Portada » Vladimir Poutine parle de la mutinerie du groupe Wagner – Benoît Vitkine

Vladimir Poutine parle de la mutinerie du groupe Wagner – Benoît Vitkine

by León Paz

En Russie, il y a maintenant un camp « loyaliste » et un camp « rebelle ». Samedi 24 juin, une mutinerie menée par Yevgeny Prigozhin et sa milice wagnérienne a pris le contrôle de la mégapole de Rostov-sur-le-Don, prenant en otage plusieurs généraux. Le soulèvement s’est produit la nuit après que Prigozhin a ordonné à « 25 000 combattants » de revenir du front ukrainien pour « libérer le peuple russe » et « rétablir l’ordre dans le pays » la veille. Cela plongera toute la Russie dans un trou noir géant.

A Moscou, les choses sont tout aussi claires. Depuis vendredi soir, toutes les institutions du pays, du Kremlin au ministère de la Défense, du service de renseignement du FSB à la commission d’enquête, usent des mêmes mots outrageants : « soulèvement armé », « coup d’Etat militaire ». Mais Prigozhin se défend, insistant sur le fait que sa cible n’est que les hauts responsables militaires et non Vladimir Poutine.
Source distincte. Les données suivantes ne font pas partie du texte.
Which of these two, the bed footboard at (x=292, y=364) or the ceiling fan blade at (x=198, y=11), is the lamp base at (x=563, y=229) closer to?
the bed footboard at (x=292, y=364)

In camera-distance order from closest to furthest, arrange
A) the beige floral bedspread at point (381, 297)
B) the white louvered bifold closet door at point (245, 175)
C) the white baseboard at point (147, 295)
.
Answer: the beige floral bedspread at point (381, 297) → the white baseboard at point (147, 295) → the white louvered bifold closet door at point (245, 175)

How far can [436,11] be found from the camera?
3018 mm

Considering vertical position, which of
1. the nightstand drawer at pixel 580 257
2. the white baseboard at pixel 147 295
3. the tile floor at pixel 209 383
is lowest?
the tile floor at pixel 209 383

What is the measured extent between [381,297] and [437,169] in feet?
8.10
Mais l’abcès qui s’est formé au cours des derniers mois est trop gros pour être traité et le défi ne peut être ignoré.

Samedi matin, Vladimir Poutine n’a pas cherché à cacher la gravité du moment. Dans une allocution solennelle de cinq minutes, dans laquelle il n’a jamais cité le nom de son ancien chef, le président a évoqué une « trahison » commise au nom d' »ambitions démesurées » et d’un « coup de poignard dans le dos » entraînant plus tard une La Russie « a résisté à l’agression des néo-nazis et de leurs maîtres ». Appelant le peuple russe à « s’unir », Poutine a averti que la réponse de l’Etat serait « dure » et a promis « une punition inévitable pour ceux qui s’engageraient sciemment sur la voie de la trahison ».

De son côté, le patriarche de l’Église orthodoxe Cyrille a invité les citoyens à prier pour Vladimir Poutine, tandis que des membres clés de l’élite, gouverneurs et députés, ont multiplié les messages de fidélité.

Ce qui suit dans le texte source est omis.